Material to process:
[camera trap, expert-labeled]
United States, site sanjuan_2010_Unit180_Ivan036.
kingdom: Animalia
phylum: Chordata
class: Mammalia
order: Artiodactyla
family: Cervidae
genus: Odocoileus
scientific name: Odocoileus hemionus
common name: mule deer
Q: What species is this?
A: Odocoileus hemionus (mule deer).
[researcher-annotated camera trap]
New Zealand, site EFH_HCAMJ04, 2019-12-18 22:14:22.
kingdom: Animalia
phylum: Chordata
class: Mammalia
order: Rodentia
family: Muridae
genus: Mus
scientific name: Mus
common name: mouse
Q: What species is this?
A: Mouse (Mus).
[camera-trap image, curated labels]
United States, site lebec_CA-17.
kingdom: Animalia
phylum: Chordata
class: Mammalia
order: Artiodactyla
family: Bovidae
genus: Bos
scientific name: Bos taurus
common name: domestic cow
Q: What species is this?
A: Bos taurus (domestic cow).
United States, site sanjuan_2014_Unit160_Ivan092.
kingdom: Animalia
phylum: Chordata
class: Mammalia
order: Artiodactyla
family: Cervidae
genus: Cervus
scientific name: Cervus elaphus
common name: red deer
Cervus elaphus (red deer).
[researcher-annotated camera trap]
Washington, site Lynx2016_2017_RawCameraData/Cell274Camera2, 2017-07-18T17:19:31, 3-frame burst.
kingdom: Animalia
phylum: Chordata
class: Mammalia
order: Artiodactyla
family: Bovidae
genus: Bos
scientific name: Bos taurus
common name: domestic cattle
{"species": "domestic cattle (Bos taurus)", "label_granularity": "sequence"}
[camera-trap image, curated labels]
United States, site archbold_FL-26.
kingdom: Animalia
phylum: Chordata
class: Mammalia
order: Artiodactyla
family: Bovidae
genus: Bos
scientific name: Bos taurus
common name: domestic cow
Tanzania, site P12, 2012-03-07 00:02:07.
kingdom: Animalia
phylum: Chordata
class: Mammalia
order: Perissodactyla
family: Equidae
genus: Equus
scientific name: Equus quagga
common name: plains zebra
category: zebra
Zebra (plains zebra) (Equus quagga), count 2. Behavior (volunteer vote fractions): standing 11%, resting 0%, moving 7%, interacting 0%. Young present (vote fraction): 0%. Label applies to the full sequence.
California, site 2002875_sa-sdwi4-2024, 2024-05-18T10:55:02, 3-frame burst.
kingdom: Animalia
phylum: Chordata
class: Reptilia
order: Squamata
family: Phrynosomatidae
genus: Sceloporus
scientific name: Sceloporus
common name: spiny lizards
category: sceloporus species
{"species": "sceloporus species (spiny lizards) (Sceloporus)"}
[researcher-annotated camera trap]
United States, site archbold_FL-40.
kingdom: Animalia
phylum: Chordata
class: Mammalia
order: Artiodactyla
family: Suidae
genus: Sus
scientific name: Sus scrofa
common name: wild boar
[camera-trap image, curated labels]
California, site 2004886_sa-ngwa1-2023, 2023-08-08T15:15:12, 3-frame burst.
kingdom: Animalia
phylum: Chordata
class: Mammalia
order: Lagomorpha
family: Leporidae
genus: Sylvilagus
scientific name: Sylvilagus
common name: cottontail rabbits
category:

Exercise requirements: Repeat the lines from the first one in the records through the line containing "common name: mouse", exactly as written, and nothing else.

Exercise solution:
[camera trap, expert-labeled]
United States, site sanjuan_2010_Unit180_Ivan036.
kingdom: Animalia
phylum: Chordata
class: Mammalia
order: Artiodactyla
family: Cervidae
genus: Odocoileus
scientific name: Odocoileus hemionus
common name: mule deer
Q: What species is this?
A: Odocoileus hemionus (mule deer).
[researcher-annotated camera trap]
New Zealand, site EFH_HCAMJ04, 2019-12-18 22:14:22.
kingdom: Animalia
phylum: Chordata
class: Mammalia
order: Rodentia
family: Muridae
genus: Mus
scientific name: Mus
common name: mouse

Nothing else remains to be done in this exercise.